Hoy, por fin, va a ser el día. Ayer se lo anunciaba con palabras escritas en el papel que acompaña la flor del amor inalcanzable. La misma expectación nos embarga a ambos, estoy seguro. No he dejado nada en el poste. Soy yo en persona quien le obsequiaré la rosa azul del día. He concertado con el chófer cómo iba a realizar la entrega; cuando le dé el aviso, tiene que aminorar la marcha, “como si fuésemos andando”, le digo. Después, volveré a indicarle para acelerar continuando el itinerario habitual.

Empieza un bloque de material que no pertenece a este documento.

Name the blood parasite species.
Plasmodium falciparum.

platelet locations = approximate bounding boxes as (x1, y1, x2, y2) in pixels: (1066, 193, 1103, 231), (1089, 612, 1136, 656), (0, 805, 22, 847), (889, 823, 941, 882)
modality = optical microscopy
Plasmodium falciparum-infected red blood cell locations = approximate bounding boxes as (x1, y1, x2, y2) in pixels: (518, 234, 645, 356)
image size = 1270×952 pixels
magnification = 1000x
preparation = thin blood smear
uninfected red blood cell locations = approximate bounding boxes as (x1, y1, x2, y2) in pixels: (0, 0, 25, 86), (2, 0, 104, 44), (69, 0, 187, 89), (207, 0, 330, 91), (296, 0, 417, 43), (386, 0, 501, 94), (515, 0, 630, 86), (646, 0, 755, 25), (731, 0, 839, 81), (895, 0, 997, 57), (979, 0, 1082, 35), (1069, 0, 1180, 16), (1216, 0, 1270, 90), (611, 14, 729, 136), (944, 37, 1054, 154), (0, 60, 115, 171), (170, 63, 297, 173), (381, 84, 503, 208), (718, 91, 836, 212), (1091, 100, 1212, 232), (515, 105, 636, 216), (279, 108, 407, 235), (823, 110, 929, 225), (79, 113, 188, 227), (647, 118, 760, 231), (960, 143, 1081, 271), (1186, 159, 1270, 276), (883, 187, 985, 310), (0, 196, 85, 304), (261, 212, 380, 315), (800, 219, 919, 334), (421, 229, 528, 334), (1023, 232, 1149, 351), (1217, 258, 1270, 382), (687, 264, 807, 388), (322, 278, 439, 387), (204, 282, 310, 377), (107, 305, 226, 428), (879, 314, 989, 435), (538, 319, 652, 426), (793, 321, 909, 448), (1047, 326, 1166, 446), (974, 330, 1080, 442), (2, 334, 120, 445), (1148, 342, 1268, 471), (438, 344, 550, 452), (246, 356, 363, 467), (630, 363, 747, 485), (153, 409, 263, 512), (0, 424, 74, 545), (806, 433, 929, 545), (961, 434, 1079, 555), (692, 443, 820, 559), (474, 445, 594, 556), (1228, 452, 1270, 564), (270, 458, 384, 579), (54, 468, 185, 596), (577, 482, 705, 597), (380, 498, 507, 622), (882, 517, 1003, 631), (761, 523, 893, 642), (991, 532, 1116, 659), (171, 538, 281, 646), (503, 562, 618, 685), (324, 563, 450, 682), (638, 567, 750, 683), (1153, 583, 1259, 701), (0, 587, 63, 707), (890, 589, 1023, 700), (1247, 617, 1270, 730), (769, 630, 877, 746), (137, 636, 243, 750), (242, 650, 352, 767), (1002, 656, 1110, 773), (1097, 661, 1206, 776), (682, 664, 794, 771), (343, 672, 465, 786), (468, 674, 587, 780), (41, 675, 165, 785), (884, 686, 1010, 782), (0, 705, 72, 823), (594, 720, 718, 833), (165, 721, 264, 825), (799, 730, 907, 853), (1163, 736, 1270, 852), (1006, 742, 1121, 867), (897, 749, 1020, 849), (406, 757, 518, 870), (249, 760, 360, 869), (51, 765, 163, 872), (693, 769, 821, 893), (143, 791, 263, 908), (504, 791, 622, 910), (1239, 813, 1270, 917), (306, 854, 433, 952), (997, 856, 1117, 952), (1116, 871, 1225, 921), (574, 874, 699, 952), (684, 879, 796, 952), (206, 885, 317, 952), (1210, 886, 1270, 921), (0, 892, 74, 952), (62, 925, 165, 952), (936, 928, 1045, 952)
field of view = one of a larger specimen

Estoy muy ilusionado con la sola idea de desenmascarar toda esa pantomima que llevamos haciendo desde que la conocí. Ya no hay marcha atrás, sea cual sea el resultado. Tengo mucha esperanza porque su cara es muy transparente, y así me lo hace creer. Ella es inteligente, de sobra, yo tonto no soy. Habrá quien no le haga gracia, pero todo eso no debe influir, la superficialidad debe quedar a un lado. Que sea realmente lo trascendente del amor quien guie los caminos. No las llevo todas conmigo, ¿cómo un simple basurero puede ser correspondido por la persona más influyente de la ciudad?
Desde la esquina la veo salir del portal. En esta ocasión, antes de continuar, la veo cómo mira a todos los lados; luego continúa hacia el poste, aunque ya ha visto que no hay nada. No demuestra sorpresa, signo claro de que lo esperaba. Entonces es cuando doy el aviso para que la marcha del vehículo sea muy lenta. Al mismo tiempo, ella continúa su trayecto habitual, aproximándose al camión… a mí. Cada segundo que transcurre está más cerca.

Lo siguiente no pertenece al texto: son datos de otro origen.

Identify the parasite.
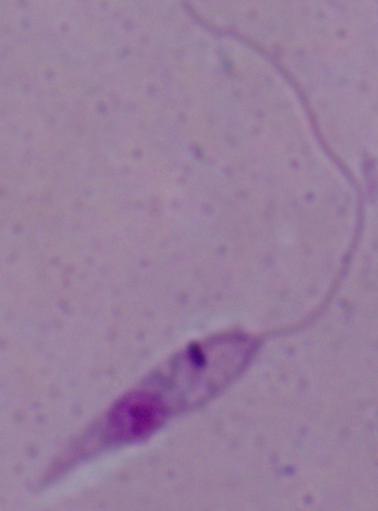

Leishmania.

Micrograph. Captured at 1000x magnification.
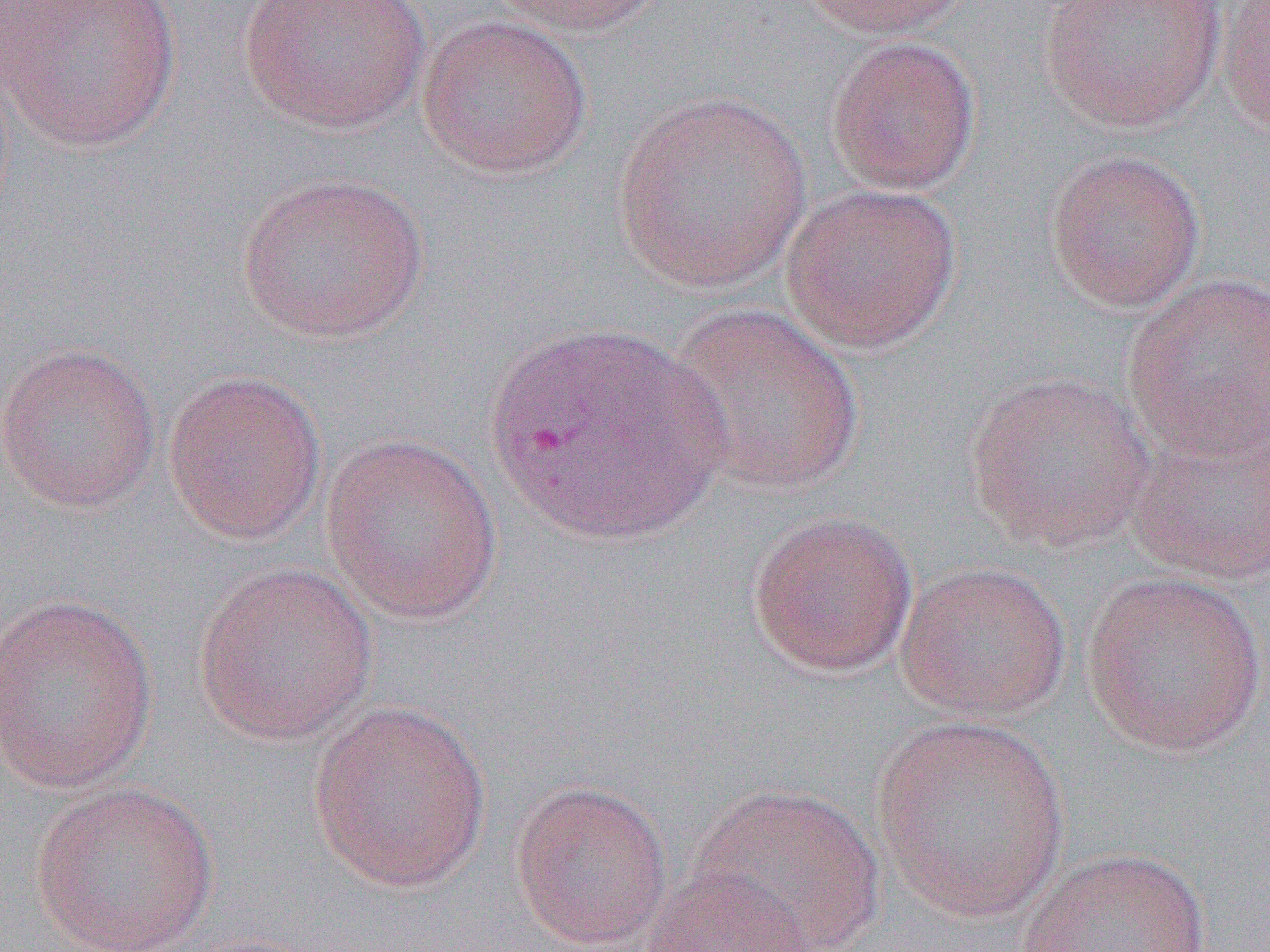
slide_level_diagnosis: Plasmodium vivax
preparation: thin blood smear
plasmodium_vivax_infected_red_blood_cell_locations: 'approximate bounding boxes as [x1, y1, x2, y2] in pixels: [479, 319, 737, 550]'
uninfected_red_blood_cell_locations: 'approximate bounding boxes as [x1, y1, x2, y2] in pixels: [237, 0, 431, 134], [485, 0, 670, 37], [792, 0, 980, 39], [1038, 0, 1228, 133], [1216, 0, 1270, 143], [2, 1, 182, 153], [417, 14, 593, 179], [825, 36, 982, 196], [612, 90, 812, 293], [1043, 147, 1206, 314], [235, 172, 430, 344], [779, 182, 963, 355], [1121, 273, 1270, 462], [663, 301, 866, 499], [0, 342, 162, 512], [162, 369, 328, 545], [963, 370, 1157, 553], [1124, 411, 1270, 585], [320, 432, 504, 624], [746, 509, 919, 678], [193, 561, 378, 745], [894, 562, 1071, 721], [1079, 570, 1267, 756], [0, 591, 158, 792], [305, 698, 492, 893], [870, 715, 1070, 923], [508, 779, 674, 950], [29, 780, 221, 951], [686, 781, 887, 952], [1015, 847, 1212, 952], [641, 867, 818, 952]'
field_of_view: single
magnification: 1000x
modality: light microscopy
image_size: 1270×952 pixels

Cuando se encuentra apenas a unos diez metros, sujetándome bien con las manos, me asomo más de medio cuerpo fuera del camión, sobre la plataforma. Entre los dientes sujeto la rosa azul que le entregaré justo a su paso junto a nosotros. Así hago cuando está a la distancia de mi mano, con la que cojo la flor y la extiendo hasta ella. La recibe gustosa. Lo refleja su rostro con una gran sonrisa.
Se le nota asombro, pero sin que ello dé pie a una mala interpretación, contenta. Antes de que nos distanciemos, se besa la palma de la mano y la sopla en mi dirección lanzándome su beso; luego agita esa misma mano despidiéndonos.
“¡Hasta mañana!”, grita según nos alejamos mostrándome orgullosa su rosa azul.
¿Parece una clara promesa de futuro? Yo la esperanza la mantendré siempre.